STATED EXERCISE A => Print the passage from the forum thread on right-of-way signs, everything from "Looks like Portugal" down to "it there once)".
[START OF EXCERPTED PASSAGE]
I think these things should be universal, bacuse if you are unavare there are differences and you go to a the other side of europe for example and you might have an accident because of this.


----------



## Fargo Wolf (Oct 23, 2009)

Don't have them in Canada.


----------



## DanielFigFoz (Mar 10, 2007)

Looks like Portugal in the UK are pretty rare in Europe in not really having this sign. (Ok, it's in the pt higheway code, but as I said in the 1st post I've oonly seen it there once)


----------



## Rebasepoiss (Jan 6, 2007)

Grisent said:


> In town, it is a bit more complicated. 95% of all intersections are prioritized, but diamond signs are quite rare -- if you have priority, you are expected to know it yourself. But on the other hand, if an intersection is totally unmarked, the give-way-to-the-right rule applies.


The diamond sign is most often used in towns when the road which has priority turns. Like this:


----------



## g.spinoza (Jul 21, 2010)

They're used in Italy, but not very common.


----------



## LTomi (Jun 1, 2009)

These signs are very common in Hungary. In most cases, they are used to mark highways outside cities, but sometimes they are used in cities to mark priority. However, you often have to check if there is a stop sign or a yield sign at the other entrance of the intersection.


----------



## ABRob (Feb 10, 2008)

These signs should be common in all countrys that signed the Vienna Convention on Road Signs and Signals.


----------



## Penn's Woods (Apr 8, 2010)

Maxx☢Power;68434239 said:


> What's weird about it? Someone has to yield, right? What's the rule in the UK?


Don't know about the UK, but in the US, intersections are controlled by stop signs (or lights and so on), and when one road at an intersection with stop signs is clearly less important than the other one, the less important road is the one that has to stop.
The European priority-to-the-right concept is completely unknown here.


----------



## niterider (Nov 3, 2009)
[END OF EXCERPTED PASSAGE]
[START OF DATA SHOWN]
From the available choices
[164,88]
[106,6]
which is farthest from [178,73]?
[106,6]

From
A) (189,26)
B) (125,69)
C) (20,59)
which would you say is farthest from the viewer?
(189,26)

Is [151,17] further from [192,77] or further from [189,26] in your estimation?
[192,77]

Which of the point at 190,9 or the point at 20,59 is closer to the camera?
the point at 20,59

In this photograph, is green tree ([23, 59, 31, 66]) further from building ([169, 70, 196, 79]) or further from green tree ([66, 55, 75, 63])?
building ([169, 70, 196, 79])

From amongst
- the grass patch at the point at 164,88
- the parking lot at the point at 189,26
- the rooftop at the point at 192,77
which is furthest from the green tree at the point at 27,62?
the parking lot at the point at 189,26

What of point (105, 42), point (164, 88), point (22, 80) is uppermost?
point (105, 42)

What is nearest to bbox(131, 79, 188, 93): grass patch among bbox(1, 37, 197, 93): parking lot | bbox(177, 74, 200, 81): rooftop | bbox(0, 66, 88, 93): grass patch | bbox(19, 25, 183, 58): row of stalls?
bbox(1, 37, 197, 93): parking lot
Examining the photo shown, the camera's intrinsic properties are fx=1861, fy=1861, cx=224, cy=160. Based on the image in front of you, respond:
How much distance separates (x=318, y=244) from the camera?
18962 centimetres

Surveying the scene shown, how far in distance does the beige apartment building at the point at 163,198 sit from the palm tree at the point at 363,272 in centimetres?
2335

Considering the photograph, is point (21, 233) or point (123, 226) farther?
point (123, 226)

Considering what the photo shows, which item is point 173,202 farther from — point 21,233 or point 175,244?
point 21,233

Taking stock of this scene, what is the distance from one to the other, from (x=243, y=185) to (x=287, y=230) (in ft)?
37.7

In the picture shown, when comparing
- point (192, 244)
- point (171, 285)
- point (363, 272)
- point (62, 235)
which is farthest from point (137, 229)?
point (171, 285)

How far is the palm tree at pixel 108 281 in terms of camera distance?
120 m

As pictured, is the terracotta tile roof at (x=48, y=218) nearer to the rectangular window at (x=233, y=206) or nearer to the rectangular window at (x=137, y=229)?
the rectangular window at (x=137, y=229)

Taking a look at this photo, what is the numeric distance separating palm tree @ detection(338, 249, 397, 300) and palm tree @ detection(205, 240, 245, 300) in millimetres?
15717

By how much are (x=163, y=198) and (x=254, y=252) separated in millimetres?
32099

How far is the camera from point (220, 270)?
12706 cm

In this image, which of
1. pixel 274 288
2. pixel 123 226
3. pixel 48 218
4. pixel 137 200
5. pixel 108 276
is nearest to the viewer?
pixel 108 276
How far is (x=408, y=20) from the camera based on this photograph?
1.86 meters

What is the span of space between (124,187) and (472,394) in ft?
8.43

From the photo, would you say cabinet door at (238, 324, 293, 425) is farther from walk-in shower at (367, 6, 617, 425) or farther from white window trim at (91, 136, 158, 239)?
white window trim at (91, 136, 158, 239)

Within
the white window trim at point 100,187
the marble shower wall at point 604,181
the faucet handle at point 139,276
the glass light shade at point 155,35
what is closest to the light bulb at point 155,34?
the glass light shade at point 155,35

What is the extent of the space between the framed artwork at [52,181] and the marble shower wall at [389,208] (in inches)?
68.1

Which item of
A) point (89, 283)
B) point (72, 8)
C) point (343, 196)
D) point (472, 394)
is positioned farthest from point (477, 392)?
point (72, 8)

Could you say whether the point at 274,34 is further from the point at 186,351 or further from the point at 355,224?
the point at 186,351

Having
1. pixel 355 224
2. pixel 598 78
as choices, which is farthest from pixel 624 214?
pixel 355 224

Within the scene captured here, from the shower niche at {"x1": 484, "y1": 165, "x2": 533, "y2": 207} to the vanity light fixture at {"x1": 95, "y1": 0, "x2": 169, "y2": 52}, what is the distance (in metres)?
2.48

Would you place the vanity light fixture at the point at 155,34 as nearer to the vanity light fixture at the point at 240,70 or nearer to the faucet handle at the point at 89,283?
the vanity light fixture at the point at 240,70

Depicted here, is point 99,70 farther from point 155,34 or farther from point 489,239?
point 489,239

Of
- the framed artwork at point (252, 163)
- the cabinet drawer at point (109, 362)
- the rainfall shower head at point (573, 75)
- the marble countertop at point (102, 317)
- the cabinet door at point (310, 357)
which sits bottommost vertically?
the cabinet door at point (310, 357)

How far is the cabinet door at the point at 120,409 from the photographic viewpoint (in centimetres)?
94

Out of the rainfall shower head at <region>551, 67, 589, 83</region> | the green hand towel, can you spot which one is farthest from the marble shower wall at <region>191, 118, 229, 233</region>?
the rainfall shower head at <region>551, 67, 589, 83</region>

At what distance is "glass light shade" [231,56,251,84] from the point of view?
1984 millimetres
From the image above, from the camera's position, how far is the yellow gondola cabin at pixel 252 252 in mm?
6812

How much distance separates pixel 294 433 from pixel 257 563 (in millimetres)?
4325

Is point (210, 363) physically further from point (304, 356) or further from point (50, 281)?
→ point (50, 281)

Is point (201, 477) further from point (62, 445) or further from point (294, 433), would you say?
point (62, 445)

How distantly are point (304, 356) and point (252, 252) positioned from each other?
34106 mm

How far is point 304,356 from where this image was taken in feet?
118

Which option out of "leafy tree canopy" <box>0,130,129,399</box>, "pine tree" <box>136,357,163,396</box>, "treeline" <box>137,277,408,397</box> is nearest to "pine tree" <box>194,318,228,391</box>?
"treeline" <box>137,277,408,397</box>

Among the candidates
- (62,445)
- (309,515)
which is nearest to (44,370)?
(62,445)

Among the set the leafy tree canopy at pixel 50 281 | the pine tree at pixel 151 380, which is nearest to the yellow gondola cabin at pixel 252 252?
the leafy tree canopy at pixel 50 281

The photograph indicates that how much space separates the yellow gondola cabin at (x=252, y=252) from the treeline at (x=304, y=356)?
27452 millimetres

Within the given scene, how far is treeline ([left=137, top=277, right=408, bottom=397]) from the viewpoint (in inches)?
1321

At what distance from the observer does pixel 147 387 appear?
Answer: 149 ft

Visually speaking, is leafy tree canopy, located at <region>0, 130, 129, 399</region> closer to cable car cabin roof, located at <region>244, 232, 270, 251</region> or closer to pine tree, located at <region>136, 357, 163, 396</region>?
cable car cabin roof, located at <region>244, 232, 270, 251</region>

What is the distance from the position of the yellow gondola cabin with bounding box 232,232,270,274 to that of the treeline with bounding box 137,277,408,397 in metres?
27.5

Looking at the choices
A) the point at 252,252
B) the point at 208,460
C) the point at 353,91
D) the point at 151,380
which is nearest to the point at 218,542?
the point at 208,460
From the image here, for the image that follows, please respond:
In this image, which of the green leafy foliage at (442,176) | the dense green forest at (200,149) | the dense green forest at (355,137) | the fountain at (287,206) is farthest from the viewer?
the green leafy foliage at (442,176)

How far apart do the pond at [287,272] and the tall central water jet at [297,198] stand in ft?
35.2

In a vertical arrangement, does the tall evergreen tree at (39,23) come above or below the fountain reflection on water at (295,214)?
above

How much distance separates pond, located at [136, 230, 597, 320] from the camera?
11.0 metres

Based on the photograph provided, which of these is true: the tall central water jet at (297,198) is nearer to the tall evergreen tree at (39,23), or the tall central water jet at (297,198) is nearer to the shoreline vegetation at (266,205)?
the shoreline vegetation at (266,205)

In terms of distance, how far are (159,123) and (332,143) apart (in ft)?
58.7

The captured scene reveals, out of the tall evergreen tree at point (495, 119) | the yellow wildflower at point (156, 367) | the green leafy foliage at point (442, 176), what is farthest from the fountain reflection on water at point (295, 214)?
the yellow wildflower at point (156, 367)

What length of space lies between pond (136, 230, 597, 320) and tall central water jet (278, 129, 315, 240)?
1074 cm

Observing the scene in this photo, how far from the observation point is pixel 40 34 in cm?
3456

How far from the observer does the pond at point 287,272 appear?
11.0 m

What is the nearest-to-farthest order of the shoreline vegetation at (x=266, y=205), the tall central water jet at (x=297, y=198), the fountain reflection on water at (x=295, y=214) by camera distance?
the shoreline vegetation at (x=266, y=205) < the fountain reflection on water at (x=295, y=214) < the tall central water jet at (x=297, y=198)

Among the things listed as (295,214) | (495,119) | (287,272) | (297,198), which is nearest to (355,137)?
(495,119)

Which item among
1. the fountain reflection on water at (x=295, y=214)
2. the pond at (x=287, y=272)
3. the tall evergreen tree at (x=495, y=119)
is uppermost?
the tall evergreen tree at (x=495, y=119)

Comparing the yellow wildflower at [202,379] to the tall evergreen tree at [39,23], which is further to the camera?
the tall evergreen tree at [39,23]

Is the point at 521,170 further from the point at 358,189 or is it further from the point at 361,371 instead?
[END OF DATA SHOWN]
STATED EXERCISE B => Report each line of the records that contains the word "fountain".

EXERCISE RESULT A =>
Looks like Portugal in the UK are pretty rare in Europe in not really having this sign. (Ok, it's in the pt higheway code, but as I said in the 1st post I've oonly seen it there once)

EXERCISE RESULT B =>
In this image, which of the green leafy foliage at (442,176) | the dense green forest at (200,149) | the dense green forest at (355,137) | the fountain at (287,206) is farthest from the viewer?
In a vertical arrangement, does the tall evergreen tree at (39,23) come above or below the fountain reflection on water at (295,214)?
The captured scene reveals, out of the tall evergreen tree at point (495, 119) | the yellow wildflower at point (156, 367) | the green leafy foliage at point (442, 176), what is farthest from the fountain reflection on water at point (295, 214)?
What is the nearest-to-farthest order of the shoreline vegetation at (x=266, y=205), the tall central water jet at (x=297, y=198), the fountain reflection on water at (x=295, y=214) by camera distance?
the shoreline vegetation at (x=266, y=205) < the fountain reflection on water at (x=295, y=214) < the tall central water jet at (x=297, y=198)
1. the fountain reflection on water at (x=295, y=214)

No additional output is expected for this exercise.